The graphs represent Bcl-2 (A) and Bax (B) protein expression in undifferentiated SH-SY5Y cells and Bcl-2 (C) and Bax (D) in differentiated SH-SY5Y cells. The data are expressed as the means and SD of three experiments. * p < 0.05 vs. ctrl; # p < 0.05 vs. CdCl₂.

Figure 7

Assessment of apoptosis with TUNEL staining technique in undifferentiated SH-SY5Y cells challenged with CdCl₂ after treatment with different doses of BCP. (A): No TUNEL-positive cells are present in control cells. (B): Cells challenged with CdCl₂ alone. A large number of TUNEL-positive cells are present. (C): Cells challenged with CdCl₂ and treated with 25 μM of BCP. Many TUNEL-positive cells are observed. (D): Cells challenged with CdCl₂ and treated with 50 μM of BCP. An evident reduction in TUNEL-positive cells is present. (E): Cells challenged with CdCl₂ and treated with 100 μM of BCP. Only isolated TUNEL-positive cells are present. (F): Mean number of cells/UA in the different groups examined.
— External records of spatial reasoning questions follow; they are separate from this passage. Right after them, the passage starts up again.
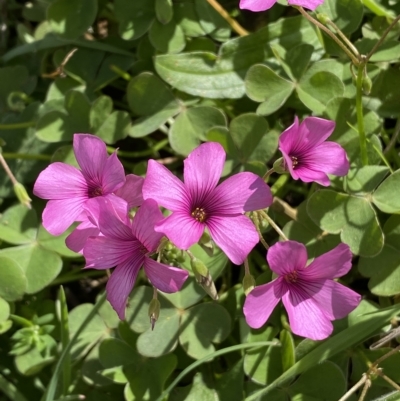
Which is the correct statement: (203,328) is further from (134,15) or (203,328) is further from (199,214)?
(134,15)

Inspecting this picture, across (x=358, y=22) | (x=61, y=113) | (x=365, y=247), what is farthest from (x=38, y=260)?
(x=358, y=22)

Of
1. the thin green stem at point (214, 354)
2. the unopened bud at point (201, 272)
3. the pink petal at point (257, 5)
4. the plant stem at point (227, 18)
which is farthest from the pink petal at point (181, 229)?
the plant stem at point (227, 18)

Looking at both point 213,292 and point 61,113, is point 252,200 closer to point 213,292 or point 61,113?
point 213,292

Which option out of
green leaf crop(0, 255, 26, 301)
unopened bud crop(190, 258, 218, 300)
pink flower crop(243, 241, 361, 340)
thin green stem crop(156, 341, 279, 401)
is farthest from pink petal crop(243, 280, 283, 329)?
green leaf crop(0, 255, 26, 301)

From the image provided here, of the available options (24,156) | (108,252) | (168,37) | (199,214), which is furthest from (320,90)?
(24,156)

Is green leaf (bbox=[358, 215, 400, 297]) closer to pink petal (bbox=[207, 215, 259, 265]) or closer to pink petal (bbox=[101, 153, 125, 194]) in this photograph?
pink petal (bbox=[207, 215, 259, 265])

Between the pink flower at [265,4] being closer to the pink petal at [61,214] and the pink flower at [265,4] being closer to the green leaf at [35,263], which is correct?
the pink petal at [61,214]
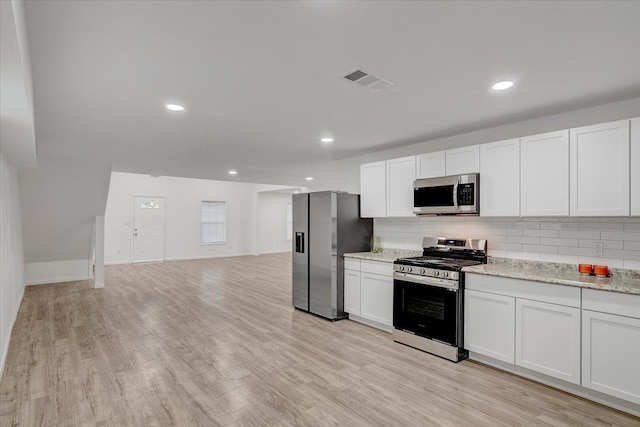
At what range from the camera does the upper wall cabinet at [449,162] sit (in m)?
3.60

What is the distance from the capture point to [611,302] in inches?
97.3

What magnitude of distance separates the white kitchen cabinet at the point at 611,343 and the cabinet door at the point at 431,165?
6.02ft

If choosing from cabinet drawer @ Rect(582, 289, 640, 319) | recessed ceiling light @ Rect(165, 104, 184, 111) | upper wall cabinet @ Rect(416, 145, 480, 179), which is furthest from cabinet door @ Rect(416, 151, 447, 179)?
recessed ceiling light @ Rect(165, 104, 184, 111)

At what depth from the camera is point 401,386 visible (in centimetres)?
283

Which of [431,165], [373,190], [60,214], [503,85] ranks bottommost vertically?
[60,214]

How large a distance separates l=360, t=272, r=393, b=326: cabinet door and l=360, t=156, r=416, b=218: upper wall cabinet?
34.3 inches

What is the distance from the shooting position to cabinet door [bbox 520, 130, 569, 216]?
116 inches

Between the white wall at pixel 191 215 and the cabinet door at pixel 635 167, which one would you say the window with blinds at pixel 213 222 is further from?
the cabinet door at pixel 635 167

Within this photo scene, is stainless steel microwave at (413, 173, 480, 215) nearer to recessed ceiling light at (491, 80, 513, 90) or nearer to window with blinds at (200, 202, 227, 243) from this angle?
recessed ceiling light at (491, 80, 513, 90)

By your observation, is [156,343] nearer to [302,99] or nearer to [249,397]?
[249,397]

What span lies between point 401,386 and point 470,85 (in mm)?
2496

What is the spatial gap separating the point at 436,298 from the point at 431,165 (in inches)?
60.5

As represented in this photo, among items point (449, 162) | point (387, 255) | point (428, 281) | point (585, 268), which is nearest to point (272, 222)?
point (387, 255)

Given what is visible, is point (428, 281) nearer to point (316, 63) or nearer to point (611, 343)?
point (611, 343)
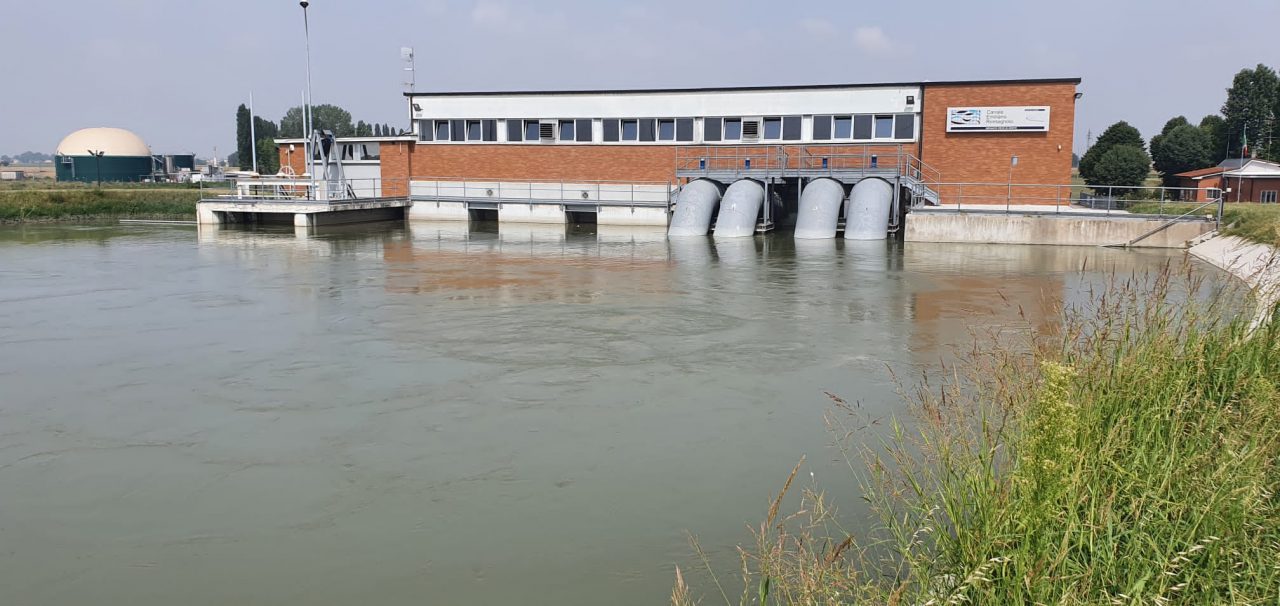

Data are expressed as mean ± SD of three experiments. * p ≤ 0.05 vs. ctrl; # p < 0.05 vs. CdCl_2. Scale bar = 50 μm.

Figure 8

Assessment of apoptosis with TUNEL staining technique in RA-differentiated SH-SY5Y cells challenged with CdCl₂ and treated with different doses of BCP. (A): No positive cells are present in RA-differentiated control cells. (B): RA-differentiated cells challenged with CdCl₂ alone show a large number of positive cells. (C): In RA-differentiated cells challenged with CdCl₂ and treated with 25 μM of BCP many positive cells are observed. (D): RA-differentiated cells challenged with CdCl₂ and treated with 50 μM of BCP show an evident reduction in positive cells. (E): Only isolated positive cells are present in RA-differentiated cells challenged with CdCl₂ and treated with 100 μM of BCP. (F): Mean number of TUNEL-positive cells/UA in the different groups of RA-differentiated cells examined. Data are expressed as mean ± SD. * p ≤ 0.05 versus controls; # p ≤ 0.05 versus CdCl₂-challenged cells. Scale bar = 50 μm.

Figure 9

The graphs represent IL-1β (A), IL-6 (B), and TNF-α (C) mRNA expression assessed by RT-PCR in undifferentiated SH-SY5Y cells. The data are expressed as the means and SD of three experiments. * p < 0.05 vs. CTRL; # p< 0.05 vs. CdCl₂.

Figure 10

The graphs represent IL-1β (A), IL-6 (B), and TNF-α (C) mRNA expression assessed by RT-PCR in differentiated SH-SY5Y cells. The data are expressed as the means and SD of three experiments. * p < 0.05 vs. ctrl; # p< 0.05 vs. CdCl₂.